Texto citado |
En esta entrevista conversamos, a propósito de los 200 años del nacimiento de Marx, sobre el significado de sus ideas y práctica revolucionaria, incluyendo algunos de los temas tratados en su libro, junto con un repaso del estado del marxismo en Francia.

Se cumplen este año 200 años del nacimiento de Marx. ¿Cuáles te parecen que son sus principales aportes a la historia del movimiento obrero y el pensamiento teórico?

¡La pregunta no está a escala humana! El teórico marxista francés Henri Lefebvre dijo que el marxismo es un “pensamiento devenido mundo”, lo que solo se produce por las elaboraciones, por definición fuera de las normas, que son capaces de apoderarse del movimiento de la historia, y a la vez comprender conceptualmente sus mecanismos y sus motores, y reapropiarse prácticamente de estos últimos para convertirse en su sujeto consciente o, por lo menos, en un actor decisivo. La ambición de Marx y Engels fue desarrollar la crítica científica más grande al modo de producción capitalista en su conjunto, a sus “leyes” fundamentales, articulando de la manera más estrecha posible las determinaciones materiales o “estructurales” y la ideología, la política, la cultura, la lógica de las representaciones, las formas de conciencia social y de subjetividad, en síntesis, la “superestructura”. Conocemos la fórmula según la cual las “tres fuentes” del marxismo son la economía política inglesa, la filosofía alemana –especialmente la dialéctica hegeliana– y el socialismo francés: el primer aporte es esta elaboración de una concepción totalizante, del mundo y de la historia, desde el principio internacionalista, que rechaza todo reduccionismo o visión unilateral y propone de hecho una nueva imagen de la “ciencia”. Pero, contrariamente a Hegel, de quien extraen esta ambición totalizante, la comprensión de lo concreto como “síntesis de múltiples determinaciones” se opera en ellos sobre bases materialistas, en ruptura con toda ilusión religiosa o transcendente, siguiendo el hilo conductor del punto de vista de clase y de la lucha de clases como principal motor de la historia.

Consigna | Reescribe el pasaje de la entrevista sobre Marx que empieza con "Se cumplen este" y sigue hasta "el pensamiento teórico?", poniendo "pensamiento político" en lugar de "pensamiento teórico". Los ítems constituyen un material aparte, independiente del texto citado.

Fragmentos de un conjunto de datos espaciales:
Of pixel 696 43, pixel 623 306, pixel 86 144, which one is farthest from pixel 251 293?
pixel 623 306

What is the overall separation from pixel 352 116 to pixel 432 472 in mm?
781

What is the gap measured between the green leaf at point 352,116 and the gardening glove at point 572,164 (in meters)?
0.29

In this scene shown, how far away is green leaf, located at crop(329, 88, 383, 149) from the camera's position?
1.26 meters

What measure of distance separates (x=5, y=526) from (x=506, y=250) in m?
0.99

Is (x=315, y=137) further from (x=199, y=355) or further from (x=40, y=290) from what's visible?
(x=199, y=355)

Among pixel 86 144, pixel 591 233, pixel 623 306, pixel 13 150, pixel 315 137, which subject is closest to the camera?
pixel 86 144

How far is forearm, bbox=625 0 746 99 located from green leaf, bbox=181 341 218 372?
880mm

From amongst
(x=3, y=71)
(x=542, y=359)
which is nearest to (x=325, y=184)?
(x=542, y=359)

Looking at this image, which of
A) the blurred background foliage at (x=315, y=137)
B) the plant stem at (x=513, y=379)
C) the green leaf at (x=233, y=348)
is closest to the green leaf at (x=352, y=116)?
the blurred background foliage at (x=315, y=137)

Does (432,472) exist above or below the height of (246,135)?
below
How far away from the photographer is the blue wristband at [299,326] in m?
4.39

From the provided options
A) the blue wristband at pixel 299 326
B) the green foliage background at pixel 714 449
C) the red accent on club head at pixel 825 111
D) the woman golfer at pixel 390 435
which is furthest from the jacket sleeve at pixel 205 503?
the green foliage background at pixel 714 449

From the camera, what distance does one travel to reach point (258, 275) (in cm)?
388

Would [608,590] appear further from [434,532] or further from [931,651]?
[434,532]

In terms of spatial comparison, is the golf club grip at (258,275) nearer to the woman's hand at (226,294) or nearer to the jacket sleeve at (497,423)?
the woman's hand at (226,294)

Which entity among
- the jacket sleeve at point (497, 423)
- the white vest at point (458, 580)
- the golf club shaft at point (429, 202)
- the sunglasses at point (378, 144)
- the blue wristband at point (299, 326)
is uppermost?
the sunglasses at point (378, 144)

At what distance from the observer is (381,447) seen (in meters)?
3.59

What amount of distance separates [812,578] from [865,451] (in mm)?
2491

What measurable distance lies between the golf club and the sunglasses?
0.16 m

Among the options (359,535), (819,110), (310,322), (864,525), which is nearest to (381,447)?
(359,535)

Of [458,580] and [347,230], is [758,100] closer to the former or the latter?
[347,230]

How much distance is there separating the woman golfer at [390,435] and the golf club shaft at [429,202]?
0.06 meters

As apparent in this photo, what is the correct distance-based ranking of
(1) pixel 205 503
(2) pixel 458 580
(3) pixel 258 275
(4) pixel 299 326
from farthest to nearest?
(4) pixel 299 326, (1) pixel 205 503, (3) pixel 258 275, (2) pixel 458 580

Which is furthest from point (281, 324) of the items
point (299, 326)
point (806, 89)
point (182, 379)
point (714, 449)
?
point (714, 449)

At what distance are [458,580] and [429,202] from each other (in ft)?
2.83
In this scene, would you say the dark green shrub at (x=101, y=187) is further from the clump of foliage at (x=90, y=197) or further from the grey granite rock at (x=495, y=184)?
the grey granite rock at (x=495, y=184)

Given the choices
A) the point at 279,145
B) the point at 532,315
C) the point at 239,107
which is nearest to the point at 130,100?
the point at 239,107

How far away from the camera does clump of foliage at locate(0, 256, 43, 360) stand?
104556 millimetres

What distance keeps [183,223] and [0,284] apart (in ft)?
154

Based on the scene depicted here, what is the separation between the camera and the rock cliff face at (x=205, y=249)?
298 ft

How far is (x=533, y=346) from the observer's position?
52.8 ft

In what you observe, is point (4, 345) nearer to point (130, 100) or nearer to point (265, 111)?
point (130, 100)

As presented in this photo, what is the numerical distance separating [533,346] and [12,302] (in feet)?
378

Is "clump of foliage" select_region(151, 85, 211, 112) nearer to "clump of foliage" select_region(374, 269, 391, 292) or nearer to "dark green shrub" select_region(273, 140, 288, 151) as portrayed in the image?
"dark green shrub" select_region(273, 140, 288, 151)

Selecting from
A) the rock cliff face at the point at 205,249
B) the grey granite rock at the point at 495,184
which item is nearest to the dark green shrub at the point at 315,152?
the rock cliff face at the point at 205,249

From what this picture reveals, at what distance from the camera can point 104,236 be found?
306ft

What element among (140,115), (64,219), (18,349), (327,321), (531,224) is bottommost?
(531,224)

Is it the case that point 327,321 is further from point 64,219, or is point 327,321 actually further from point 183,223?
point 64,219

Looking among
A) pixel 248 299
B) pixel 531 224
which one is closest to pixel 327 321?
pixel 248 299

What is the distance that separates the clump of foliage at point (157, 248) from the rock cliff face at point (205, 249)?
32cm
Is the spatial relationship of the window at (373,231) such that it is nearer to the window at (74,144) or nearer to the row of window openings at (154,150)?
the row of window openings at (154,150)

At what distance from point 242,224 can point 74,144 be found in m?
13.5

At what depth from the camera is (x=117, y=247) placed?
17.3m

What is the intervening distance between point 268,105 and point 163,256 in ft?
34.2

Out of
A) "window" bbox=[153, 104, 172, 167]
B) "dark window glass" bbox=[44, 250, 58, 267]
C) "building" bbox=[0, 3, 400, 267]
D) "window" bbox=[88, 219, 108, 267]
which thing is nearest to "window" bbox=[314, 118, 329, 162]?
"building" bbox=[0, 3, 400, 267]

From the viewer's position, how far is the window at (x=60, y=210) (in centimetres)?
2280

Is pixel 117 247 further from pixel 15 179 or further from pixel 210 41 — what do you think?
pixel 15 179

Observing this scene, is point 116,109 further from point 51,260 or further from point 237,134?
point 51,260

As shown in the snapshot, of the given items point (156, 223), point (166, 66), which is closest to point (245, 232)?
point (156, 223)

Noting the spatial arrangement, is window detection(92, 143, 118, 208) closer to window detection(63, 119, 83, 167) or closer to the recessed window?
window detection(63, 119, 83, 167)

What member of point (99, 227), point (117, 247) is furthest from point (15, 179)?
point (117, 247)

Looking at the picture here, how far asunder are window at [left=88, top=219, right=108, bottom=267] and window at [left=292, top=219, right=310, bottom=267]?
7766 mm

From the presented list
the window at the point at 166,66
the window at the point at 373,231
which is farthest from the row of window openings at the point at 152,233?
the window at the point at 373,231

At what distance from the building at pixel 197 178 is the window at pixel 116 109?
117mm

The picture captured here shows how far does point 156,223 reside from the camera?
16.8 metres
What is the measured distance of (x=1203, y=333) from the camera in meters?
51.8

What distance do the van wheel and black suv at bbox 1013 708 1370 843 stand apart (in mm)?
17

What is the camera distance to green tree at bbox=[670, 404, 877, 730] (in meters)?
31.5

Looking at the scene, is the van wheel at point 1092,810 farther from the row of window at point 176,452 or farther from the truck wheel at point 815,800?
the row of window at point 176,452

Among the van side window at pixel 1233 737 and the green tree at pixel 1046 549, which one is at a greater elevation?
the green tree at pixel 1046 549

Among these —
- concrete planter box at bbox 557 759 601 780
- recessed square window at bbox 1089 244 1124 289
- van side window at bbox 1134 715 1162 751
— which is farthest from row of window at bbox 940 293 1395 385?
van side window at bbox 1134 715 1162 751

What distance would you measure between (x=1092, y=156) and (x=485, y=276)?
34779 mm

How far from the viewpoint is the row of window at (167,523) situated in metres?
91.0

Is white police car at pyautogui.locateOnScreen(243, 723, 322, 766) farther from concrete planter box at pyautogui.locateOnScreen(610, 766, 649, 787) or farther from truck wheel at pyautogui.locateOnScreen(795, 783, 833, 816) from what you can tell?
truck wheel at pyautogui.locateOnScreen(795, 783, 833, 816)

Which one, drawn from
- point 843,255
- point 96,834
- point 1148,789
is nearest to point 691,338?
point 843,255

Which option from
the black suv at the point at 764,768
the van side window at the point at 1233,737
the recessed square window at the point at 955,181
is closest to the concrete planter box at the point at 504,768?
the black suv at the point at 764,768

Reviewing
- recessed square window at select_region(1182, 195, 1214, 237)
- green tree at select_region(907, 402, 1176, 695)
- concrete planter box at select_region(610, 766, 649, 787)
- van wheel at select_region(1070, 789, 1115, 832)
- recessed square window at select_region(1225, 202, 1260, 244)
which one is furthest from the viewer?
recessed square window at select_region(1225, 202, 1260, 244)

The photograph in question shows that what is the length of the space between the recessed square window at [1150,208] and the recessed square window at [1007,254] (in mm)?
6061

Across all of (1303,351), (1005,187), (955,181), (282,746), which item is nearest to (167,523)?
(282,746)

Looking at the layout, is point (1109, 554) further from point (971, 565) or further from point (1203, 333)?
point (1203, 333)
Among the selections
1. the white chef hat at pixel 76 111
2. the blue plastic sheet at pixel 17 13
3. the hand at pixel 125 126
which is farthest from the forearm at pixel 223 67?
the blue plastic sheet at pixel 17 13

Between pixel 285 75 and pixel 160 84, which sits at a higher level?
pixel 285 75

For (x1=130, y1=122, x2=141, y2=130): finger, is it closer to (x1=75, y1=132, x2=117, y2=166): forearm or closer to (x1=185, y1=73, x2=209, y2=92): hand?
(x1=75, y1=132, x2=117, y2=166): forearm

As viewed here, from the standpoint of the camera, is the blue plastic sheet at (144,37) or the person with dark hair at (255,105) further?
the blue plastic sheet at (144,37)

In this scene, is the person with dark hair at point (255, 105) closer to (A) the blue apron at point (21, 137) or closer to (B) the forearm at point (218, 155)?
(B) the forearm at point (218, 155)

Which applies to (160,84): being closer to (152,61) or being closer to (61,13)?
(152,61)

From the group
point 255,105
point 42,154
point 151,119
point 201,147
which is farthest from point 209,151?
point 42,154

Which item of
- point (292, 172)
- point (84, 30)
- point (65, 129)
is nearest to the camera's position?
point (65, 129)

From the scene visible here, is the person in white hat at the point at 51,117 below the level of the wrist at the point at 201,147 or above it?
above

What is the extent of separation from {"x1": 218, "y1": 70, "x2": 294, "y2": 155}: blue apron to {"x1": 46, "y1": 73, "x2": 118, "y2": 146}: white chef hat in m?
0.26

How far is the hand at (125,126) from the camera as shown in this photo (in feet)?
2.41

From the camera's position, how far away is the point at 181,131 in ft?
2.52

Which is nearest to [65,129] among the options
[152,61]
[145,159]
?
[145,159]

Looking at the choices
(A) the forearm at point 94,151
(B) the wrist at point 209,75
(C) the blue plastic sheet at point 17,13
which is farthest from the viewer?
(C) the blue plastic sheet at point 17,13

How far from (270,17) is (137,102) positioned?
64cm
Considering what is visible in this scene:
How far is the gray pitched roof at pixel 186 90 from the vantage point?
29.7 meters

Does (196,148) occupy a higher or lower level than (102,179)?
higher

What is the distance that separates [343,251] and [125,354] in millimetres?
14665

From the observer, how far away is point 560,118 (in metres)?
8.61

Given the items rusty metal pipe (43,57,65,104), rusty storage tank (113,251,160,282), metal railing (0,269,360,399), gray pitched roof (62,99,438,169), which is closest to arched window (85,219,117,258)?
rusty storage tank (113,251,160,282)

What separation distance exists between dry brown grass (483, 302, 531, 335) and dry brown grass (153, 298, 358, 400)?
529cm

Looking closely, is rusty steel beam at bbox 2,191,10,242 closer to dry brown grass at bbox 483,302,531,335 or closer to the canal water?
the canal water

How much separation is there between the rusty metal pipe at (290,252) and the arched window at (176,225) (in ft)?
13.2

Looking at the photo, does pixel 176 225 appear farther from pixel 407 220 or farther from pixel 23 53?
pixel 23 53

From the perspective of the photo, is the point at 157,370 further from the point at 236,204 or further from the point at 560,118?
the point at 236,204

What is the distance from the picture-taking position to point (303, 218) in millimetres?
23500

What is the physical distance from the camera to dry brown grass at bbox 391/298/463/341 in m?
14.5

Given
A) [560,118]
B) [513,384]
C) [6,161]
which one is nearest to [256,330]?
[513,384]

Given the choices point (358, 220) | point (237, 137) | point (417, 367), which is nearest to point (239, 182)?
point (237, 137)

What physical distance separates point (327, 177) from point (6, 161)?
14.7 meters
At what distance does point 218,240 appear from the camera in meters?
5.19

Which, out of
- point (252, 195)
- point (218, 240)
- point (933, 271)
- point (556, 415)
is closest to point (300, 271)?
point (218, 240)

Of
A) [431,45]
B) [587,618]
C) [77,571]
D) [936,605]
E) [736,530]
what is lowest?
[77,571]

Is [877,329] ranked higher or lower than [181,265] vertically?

Resolución |
Se cumplen este año 200 años del nacimiento de Marx. ¿Cuáles te parecen que son sus principales aportes a la historia del movimiento obrero y el pensamiento político?